* **Exercise directions**: Pick out every line in the material below that contains the word "boulder", and copy each of those lines.

* **Data shown**:
============

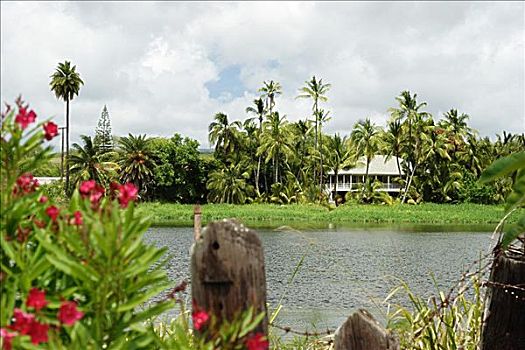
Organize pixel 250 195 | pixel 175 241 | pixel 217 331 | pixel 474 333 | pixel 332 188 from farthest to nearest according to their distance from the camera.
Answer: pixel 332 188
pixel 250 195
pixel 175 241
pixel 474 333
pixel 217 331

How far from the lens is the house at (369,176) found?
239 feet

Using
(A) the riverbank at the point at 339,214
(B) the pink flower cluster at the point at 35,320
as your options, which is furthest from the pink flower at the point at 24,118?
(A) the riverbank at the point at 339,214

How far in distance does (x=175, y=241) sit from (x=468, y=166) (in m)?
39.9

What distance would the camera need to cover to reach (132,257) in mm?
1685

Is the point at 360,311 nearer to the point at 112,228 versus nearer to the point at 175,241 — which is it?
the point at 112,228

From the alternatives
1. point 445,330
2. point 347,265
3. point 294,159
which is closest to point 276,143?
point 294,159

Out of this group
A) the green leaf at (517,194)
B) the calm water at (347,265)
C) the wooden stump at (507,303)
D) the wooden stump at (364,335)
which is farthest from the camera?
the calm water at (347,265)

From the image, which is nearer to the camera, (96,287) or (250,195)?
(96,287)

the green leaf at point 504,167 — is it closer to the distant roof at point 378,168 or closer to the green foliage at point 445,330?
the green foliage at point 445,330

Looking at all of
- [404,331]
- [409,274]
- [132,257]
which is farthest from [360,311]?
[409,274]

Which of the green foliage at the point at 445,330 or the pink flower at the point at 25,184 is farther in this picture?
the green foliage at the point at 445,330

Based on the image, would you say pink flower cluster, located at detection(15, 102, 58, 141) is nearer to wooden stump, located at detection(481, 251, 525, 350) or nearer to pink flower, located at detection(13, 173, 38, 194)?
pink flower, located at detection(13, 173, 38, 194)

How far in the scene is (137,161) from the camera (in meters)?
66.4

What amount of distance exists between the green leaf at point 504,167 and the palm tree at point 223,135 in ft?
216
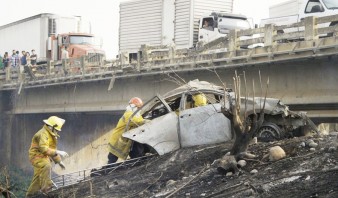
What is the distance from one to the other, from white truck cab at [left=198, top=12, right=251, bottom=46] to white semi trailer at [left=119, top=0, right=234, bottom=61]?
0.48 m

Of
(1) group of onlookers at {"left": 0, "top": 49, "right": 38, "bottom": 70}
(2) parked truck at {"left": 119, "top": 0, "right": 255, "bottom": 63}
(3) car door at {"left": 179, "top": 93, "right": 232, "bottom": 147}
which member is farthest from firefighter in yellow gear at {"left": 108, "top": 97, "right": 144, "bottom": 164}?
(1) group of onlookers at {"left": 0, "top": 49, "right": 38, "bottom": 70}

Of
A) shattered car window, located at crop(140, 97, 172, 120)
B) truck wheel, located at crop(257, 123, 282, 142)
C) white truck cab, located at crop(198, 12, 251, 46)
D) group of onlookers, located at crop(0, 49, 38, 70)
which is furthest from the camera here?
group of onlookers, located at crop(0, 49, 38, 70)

============

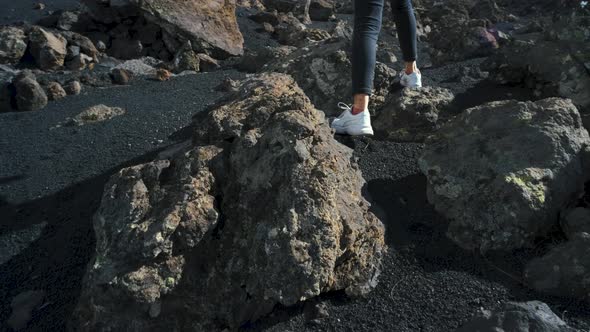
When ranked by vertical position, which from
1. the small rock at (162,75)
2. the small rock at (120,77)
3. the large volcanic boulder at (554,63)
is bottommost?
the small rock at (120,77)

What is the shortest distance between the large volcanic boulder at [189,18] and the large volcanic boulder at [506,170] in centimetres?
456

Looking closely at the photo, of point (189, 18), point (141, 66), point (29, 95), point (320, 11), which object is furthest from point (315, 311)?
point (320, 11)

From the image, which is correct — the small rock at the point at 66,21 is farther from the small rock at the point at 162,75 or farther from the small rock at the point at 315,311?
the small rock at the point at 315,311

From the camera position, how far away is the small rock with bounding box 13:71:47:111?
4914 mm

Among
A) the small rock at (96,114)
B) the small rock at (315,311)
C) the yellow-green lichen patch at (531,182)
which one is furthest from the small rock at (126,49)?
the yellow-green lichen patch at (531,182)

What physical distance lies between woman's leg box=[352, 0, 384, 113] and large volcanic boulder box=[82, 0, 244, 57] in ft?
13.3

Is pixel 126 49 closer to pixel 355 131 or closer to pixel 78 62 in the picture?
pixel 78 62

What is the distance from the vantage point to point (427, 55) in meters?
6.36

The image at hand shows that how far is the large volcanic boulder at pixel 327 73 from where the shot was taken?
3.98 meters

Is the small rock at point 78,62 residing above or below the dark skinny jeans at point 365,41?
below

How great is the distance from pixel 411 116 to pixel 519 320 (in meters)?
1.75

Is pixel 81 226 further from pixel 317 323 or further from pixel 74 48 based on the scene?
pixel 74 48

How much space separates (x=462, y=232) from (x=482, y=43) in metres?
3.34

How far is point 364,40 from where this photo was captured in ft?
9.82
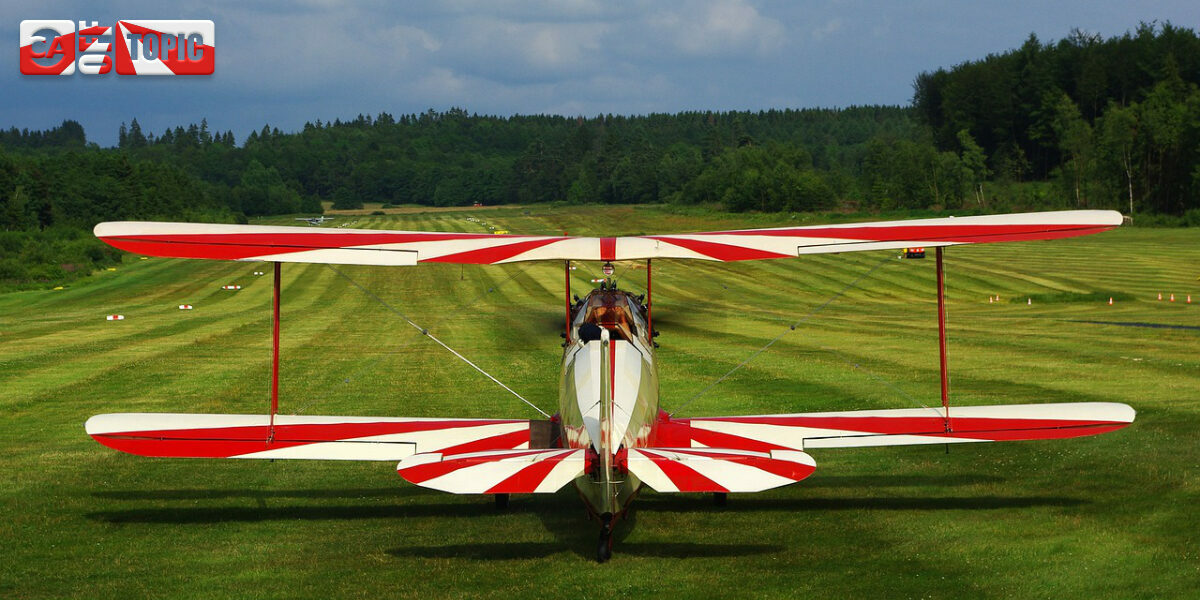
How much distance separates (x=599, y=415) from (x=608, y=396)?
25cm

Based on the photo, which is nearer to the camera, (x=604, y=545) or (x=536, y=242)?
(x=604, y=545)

============

* **Solution**:
3. the large volcanic boulder at (554,63)
What is the shortest distance between the large volcanic boulder at [189,18] and the large volcanic boulder at [506,170] in centimetres?
What physical distance lies between woman's leg box=[352, 0, 384, 113] and large volcanic boulder box=[82, 0, 244, 57] in ft?
The image at hand shows that how far is the large volcanic boulder at pixel 327 73 from where the shot was taken?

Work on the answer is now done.